Assignment 1: Name every mosquito borne disease that the opening paragraph of the article on mosquito borne diseases lists.
Assignment 2: Transcribe the part of the article on mosquito borne diseases starting at "Treatment: varies depending" and ending at "are also possible.".

Caution: Mosquito borne diseases still a global threat for travelers

Mosquito borne diseases, specifically malaria, dengue, yellow fever, zika, and chikungunya have resulted in millions of hospital admissions and deaths every year. It is extremely important to take the necessary precautions to avoid bites, especially when traveling to affected regions. 
For most mosquito borne diseases, there are no known cures (with the exception of malaria), therefore, the best way to protect yourself when traveling is to avoid bites all together.

This can be done several ways:
  • Wearing long sleeved shirts and pants 
  • Choosing a hotel (or any place to stay) that has air conditioning, or screens on the windows and doors. 
  • Sleeping under a mosquito net, especially if your lodging does not have proper screening. 
  • Covering yourself with insect repellant, even your clothes (as mosquitos can often bite through them)


Close to 40% of the world’s population lives in regions threatened by malaria, more precisely about 3.2 billion people. Malaria has an incubation period of 7-30 days, meaning symptoms won’t be observed directly after a bite. 
Symptoms: Chills, fever, sweats, headaches, nausea and vomiting, body aches, weakness, enlarged spleen, increased respiratory rate, enlargement of liver. 
Malaria can also be complicated by organ failures or abnormalities in the victim’s metabolism or blood, in which case the symptoms can be much more severe and life threatening. 
Treatment: varies depending on the type of mosquito involved, the clinical status of the victim, and where in the world the disease was contracted. 



Dengue is common in mostly urban and semi urban settings. As many as 400 million people can be infected every year. 
Symptoms: high fever, headache, severe pain behind the eyes, joint pain, muscle and bone pain, rash, and mild bleeding (possibly through nose or gums, or easy bruising). 
Dengue hemorrhagic fever (Severe Dengue) can be passed with the same virus that transmits dengue. It is less common, but much more severe. Symptoms start with a fever lasting 2-7 days. The end of the fever could mark the start of severe abdominal pain and vomiting, as well as the failure of the circulatory system, shock, and death if circulation is not repaired. Hemorrhaging and internal bleeding are also possible.

Exercise data:
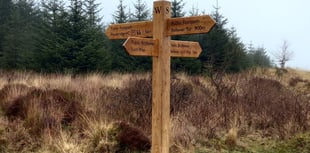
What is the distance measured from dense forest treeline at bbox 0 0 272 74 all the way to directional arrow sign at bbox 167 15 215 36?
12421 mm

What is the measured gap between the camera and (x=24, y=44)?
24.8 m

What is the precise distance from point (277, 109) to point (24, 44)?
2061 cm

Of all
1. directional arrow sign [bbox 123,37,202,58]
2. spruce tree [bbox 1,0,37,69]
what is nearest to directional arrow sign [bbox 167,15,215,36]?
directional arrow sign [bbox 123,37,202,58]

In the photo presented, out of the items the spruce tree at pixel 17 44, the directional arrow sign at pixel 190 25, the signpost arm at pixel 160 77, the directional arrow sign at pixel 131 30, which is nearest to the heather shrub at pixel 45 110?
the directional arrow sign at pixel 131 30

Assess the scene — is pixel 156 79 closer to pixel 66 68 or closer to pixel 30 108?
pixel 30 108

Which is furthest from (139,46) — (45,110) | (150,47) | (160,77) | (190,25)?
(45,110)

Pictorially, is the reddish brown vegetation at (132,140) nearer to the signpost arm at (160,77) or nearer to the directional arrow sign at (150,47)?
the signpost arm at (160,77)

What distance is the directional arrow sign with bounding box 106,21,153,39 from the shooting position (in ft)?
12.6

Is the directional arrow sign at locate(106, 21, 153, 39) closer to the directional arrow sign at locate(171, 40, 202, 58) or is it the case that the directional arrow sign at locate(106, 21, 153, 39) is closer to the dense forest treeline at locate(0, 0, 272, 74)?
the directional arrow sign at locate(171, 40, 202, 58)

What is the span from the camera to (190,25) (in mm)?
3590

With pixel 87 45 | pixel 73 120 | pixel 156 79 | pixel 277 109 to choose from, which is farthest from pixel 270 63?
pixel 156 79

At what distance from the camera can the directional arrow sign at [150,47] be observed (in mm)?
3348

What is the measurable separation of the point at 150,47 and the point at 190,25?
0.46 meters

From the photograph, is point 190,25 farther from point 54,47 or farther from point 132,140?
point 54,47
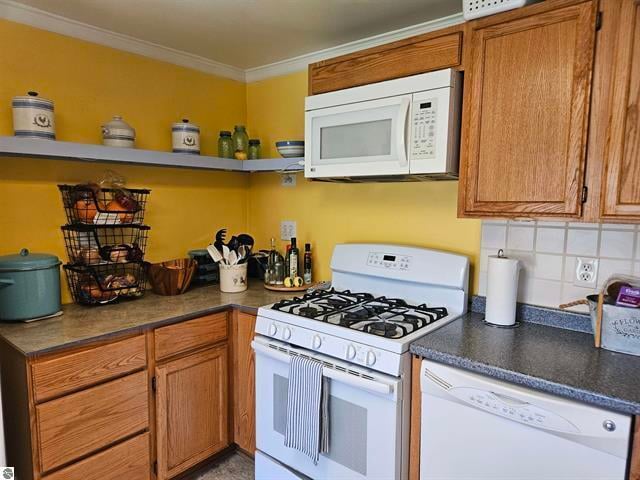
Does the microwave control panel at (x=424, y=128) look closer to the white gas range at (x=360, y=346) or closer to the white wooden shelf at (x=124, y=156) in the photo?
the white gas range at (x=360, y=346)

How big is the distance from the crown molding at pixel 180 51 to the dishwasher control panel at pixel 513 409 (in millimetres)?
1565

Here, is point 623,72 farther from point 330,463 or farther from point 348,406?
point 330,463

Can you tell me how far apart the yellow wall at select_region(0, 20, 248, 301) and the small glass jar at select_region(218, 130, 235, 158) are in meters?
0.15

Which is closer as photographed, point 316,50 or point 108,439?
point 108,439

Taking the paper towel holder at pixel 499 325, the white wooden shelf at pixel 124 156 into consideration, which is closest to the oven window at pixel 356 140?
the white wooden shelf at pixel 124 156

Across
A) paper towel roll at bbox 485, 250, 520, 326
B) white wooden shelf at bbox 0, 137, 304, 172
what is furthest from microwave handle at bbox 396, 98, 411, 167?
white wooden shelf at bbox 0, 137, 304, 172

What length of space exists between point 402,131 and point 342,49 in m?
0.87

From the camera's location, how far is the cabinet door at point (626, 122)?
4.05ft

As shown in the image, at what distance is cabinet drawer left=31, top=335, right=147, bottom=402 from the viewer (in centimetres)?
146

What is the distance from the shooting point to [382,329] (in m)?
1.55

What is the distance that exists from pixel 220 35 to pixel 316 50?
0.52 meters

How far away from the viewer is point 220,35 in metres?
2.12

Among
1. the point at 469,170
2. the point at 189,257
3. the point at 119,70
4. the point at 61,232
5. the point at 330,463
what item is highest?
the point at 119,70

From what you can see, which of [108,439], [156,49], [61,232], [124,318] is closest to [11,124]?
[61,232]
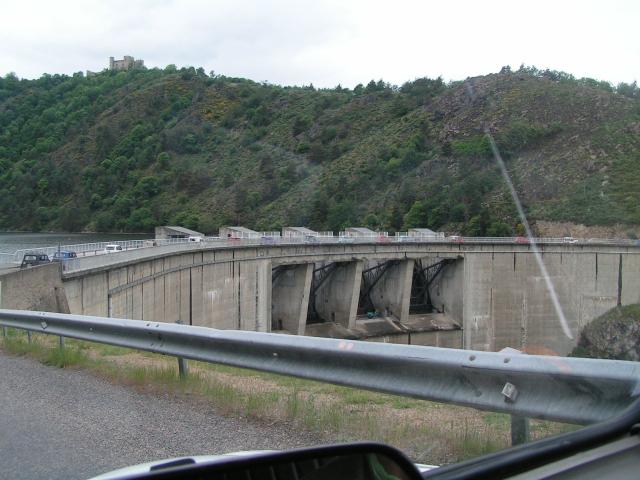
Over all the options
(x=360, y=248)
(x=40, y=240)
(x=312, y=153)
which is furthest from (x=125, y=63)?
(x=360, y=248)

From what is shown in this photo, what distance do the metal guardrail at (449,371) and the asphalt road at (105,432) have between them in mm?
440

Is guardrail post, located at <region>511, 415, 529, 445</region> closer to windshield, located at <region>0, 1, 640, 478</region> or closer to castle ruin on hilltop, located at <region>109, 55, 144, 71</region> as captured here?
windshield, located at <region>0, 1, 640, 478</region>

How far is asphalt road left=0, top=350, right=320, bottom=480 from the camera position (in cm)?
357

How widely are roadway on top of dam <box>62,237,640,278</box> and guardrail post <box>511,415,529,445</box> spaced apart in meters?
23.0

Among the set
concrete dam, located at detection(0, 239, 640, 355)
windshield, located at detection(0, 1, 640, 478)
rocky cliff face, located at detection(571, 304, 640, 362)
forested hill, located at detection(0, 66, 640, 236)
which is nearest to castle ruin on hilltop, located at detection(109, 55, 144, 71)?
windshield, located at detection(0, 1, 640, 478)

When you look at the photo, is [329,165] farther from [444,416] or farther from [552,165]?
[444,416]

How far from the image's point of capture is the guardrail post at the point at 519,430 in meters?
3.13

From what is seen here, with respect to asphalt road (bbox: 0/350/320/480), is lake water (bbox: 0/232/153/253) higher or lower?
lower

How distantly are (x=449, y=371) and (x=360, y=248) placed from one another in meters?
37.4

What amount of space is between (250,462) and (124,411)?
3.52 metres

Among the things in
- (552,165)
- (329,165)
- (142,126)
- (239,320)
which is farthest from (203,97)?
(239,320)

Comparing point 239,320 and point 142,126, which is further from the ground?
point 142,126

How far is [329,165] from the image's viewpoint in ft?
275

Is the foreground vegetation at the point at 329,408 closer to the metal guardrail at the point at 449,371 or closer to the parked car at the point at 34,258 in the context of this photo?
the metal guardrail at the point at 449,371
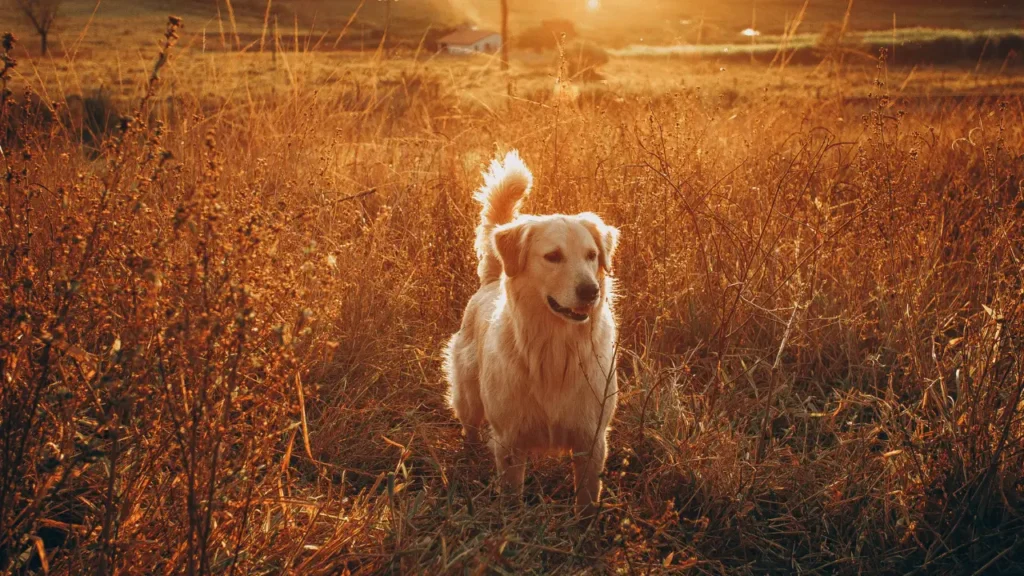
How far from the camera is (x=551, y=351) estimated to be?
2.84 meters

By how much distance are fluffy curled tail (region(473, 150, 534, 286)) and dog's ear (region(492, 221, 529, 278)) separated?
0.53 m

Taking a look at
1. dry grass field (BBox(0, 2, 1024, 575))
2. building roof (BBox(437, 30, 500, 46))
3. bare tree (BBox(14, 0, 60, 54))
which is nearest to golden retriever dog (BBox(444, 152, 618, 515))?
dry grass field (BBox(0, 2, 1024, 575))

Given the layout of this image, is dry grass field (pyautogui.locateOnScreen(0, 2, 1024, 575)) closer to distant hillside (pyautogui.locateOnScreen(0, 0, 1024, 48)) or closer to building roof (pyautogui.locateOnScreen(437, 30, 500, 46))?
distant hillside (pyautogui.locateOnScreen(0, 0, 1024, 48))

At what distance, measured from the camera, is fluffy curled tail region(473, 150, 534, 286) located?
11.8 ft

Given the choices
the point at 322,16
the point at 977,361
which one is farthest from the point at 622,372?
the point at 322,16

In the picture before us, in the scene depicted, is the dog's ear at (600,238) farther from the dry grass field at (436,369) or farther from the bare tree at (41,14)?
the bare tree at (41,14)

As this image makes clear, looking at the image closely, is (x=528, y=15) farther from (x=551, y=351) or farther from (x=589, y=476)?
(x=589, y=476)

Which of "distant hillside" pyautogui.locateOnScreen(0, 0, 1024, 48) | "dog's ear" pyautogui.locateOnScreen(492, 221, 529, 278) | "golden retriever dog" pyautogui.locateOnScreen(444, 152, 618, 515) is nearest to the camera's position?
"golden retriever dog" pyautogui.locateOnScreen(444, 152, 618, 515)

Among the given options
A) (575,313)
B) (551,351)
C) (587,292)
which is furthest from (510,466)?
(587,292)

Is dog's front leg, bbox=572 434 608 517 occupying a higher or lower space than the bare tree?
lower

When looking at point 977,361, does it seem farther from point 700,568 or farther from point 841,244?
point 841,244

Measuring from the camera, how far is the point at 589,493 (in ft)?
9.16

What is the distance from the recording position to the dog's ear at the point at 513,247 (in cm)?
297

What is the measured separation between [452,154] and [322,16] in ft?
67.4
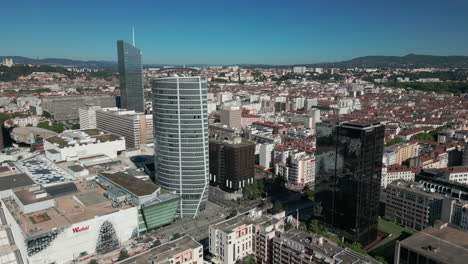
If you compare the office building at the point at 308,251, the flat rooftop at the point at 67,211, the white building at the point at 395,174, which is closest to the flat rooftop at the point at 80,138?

Task answer 1: Malaria, dengue, yellow fever, zika, and chikungunya.

Task answer 2:
Treatment: varies depending on the type of mosquito involved, the clinical status of the victim, and where in the world the disease was contracted. 



Dengue is common in mostly urban and semi urban settings. As many as 400 million people can be infected every year. 
Symptoms: high fever, headache, severe pain behind the eyes, joint pain, muscle and bone pain, rash, and mild bleeding (possibly through nose or gums, or easy bruising). 
Dengue hemorrhagic fever (Severe Dengue) can be passed with the same virus that transmits dengue. It is less common, but much more severe. Symptoms start with a fever lasting 2-7 days. The end of the fever could mark the start of severe abdominal pain and vomiting, as well as the failure of the circulatory system, shock, and death if circulation is not repaired. Hemorrhaging and internal bleeding are also possible.